Or cette opération historique ne peut se faire que par deux processus complémentaires et inséparables :
- Étudier la société comme ensemble de liens noués de mille façons et à mille moments, et ne pas faire avancer l’analyse du national en parallèle du social, mais en son sein pour en dégager le sens (et la direction) politique.
- Comparer systématiquement avec le dehors de la communauté, avec les autres formes de coagulation du social qui se sont développées dans les autres communautés en même temps et à des rythmes différents.
Ceci impose de mettre entre parenthèses le postulat du « national », d’en faire non pas le point de départ de nos questionnements, mais le point d’arrivée (du moins un des points d’arrivée) de notre recherche de sens historique. C’est pourquoi les historiens ne peuvent pas se permettre de céder aux pressions démagogiques de ceux qui prétendent déjà, du haut de leur conscience nationale, savoir ce qui est important, et se permettent de distribuer les sujets à traiter en priorité comme autant de pensums donnés par des professeurs fatigués. Jacques Beauchemin (et trop d’autres), mène un bien mauvais combat en accréditant de brutales opérations de tordage de bras intellectuel au mépris des besoins et des exigences de la science d’aujourd’hui. On devrait pourtant savoir que dans nos « tours d’ivoire » (et l’ivoire se fait bien rare dans nos universités appauvries…), les intellectuels sont tout aussi soumis aux tempêtes de la société qu’ils desservent, que leur devoir premier est d’observer ces tempêtes, d’évaluer leur direction, de mesurer leur puissance comme leur potentiel de direction, en résistant à tout prix à se faire dicter leur quête de sens par les capitaines du navire, et encore moins par les matelots braillards qui voudraient bien que le navire penche vers la droite…
Et pourtant, dire ceci ne revient nullement à proposer un paresseux statu quo à nos départements et à l’histoire qui se fait. La discipline historique, tant au niveau de la recherche que de l’enseignement, ne manque pas de défis majeurs, et des combats autrement importants se profilent, combats dont on chercherait en vain la simple mention dans le document d’Éric Bédard (même si ces combats concernent au premier chef l’histoire nationale).

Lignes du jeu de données
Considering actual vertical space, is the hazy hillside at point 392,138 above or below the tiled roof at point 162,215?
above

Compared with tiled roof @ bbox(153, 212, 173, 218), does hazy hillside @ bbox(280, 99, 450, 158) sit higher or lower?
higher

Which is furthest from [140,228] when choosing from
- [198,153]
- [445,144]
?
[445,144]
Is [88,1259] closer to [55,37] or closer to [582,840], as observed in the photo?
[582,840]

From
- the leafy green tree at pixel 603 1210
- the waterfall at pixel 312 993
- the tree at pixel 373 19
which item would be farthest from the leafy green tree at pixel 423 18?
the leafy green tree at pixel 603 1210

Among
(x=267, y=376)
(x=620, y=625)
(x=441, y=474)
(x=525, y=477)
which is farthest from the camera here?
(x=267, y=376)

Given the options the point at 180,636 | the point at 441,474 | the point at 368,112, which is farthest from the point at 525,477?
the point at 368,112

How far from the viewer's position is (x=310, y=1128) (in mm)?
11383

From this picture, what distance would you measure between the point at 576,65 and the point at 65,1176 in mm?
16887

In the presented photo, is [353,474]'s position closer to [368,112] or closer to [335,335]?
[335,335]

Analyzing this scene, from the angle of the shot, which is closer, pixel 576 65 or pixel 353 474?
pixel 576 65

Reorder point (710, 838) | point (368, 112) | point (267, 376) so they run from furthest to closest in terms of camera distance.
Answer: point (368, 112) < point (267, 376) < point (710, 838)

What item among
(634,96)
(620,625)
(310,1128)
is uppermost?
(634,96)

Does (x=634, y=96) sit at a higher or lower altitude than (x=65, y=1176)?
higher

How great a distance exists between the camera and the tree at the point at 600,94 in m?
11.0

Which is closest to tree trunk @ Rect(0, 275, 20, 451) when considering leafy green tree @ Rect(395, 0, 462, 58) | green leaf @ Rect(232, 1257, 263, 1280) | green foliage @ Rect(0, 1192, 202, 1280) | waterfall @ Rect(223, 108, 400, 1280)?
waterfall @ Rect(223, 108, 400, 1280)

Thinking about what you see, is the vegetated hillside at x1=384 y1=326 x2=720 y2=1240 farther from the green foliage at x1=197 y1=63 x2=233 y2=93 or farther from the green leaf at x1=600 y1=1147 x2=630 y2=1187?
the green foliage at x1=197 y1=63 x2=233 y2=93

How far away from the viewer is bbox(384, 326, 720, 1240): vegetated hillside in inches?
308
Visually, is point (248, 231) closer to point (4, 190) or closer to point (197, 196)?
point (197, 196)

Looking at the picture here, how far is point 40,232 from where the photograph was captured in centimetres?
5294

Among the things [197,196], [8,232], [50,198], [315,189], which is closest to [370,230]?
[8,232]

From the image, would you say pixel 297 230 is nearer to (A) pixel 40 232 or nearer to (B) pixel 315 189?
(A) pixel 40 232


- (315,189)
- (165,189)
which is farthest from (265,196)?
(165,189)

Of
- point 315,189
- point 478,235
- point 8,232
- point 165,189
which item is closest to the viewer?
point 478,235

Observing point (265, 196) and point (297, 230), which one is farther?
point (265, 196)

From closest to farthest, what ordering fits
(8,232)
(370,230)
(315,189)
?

---

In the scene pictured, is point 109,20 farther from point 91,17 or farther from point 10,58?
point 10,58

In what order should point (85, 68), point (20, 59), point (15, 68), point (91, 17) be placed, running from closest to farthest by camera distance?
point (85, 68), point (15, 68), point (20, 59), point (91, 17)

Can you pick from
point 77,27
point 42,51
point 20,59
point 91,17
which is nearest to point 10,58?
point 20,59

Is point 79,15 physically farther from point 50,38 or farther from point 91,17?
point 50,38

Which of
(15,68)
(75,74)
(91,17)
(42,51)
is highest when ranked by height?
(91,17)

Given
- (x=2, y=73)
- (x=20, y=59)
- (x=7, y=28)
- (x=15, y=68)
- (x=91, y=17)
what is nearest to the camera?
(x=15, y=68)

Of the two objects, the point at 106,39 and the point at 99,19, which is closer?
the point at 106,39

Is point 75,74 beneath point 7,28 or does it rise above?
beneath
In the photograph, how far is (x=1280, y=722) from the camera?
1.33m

--

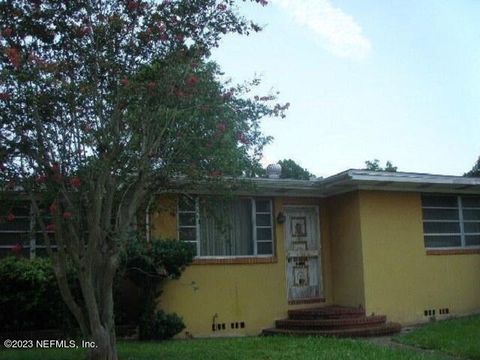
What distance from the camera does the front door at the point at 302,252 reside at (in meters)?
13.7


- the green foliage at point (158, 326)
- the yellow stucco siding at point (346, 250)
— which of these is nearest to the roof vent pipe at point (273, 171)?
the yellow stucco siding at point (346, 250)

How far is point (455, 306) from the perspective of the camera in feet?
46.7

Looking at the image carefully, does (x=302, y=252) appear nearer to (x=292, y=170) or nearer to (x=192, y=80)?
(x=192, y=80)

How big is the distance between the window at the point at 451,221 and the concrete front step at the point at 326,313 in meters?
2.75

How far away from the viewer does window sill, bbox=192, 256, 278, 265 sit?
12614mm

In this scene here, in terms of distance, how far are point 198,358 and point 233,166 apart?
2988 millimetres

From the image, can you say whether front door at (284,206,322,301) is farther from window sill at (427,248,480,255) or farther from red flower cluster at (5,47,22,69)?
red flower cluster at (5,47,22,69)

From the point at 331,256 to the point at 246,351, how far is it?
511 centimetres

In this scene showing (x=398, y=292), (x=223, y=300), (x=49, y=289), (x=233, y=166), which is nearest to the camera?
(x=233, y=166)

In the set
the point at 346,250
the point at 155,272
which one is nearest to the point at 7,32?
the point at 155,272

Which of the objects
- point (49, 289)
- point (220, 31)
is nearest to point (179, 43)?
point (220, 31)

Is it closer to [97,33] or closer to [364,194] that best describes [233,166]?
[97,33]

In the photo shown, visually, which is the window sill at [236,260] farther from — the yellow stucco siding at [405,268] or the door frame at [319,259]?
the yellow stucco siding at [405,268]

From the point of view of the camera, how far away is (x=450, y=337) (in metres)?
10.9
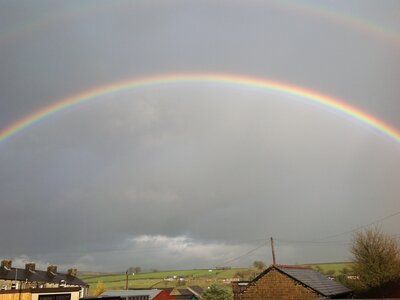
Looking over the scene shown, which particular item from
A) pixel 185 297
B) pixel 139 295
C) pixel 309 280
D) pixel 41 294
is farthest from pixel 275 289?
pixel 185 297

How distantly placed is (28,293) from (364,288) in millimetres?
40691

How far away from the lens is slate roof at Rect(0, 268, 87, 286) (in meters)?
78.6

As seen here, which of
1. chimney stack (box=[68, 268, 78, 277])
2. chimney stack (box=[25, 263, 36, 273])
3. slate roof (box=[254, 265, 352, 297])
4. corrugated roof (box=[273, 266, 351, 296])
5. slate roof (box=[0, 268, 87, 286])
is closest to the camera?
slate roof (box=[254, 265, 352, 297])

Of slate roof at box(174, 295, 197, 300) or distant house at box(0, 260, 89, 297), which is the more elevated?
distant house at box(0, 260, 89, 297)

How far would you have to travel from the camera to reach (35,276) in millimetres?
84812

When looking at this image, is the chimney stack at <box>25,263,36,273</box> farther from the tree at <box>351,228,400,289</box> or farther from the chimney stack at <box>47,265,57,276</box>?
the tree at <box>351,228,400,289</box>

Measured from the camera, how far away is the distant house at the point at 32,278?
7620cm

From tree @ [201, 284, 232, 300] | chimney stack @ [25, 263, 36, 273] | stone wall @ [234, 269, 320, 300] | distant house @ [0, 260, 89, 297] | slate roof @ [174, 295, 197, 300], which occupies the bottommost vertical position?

## CONSIGNE
Reproduisez fidèlement le passage du texte sur l'histoire nationale qui va de « Or cette opération » à « des rythmes différents. ».

## CORRIGÉ
Or cette opération historique ne peut se faire que par deux processus complémentaires et inséparables :
- Étudier la société comme ensemble de liens noués de mille façons et à mille moments, et ne pas faire avancer l’analyse du national en parallèle du social, mais en son sein pour en dégager le sens (et la direction) politique.
- Comparer systématiquement avec le dehors de la communauté, avec les autres formes de coagulation du social qui se sont développées dans les autres communautés en même temps et à des rythmes différents.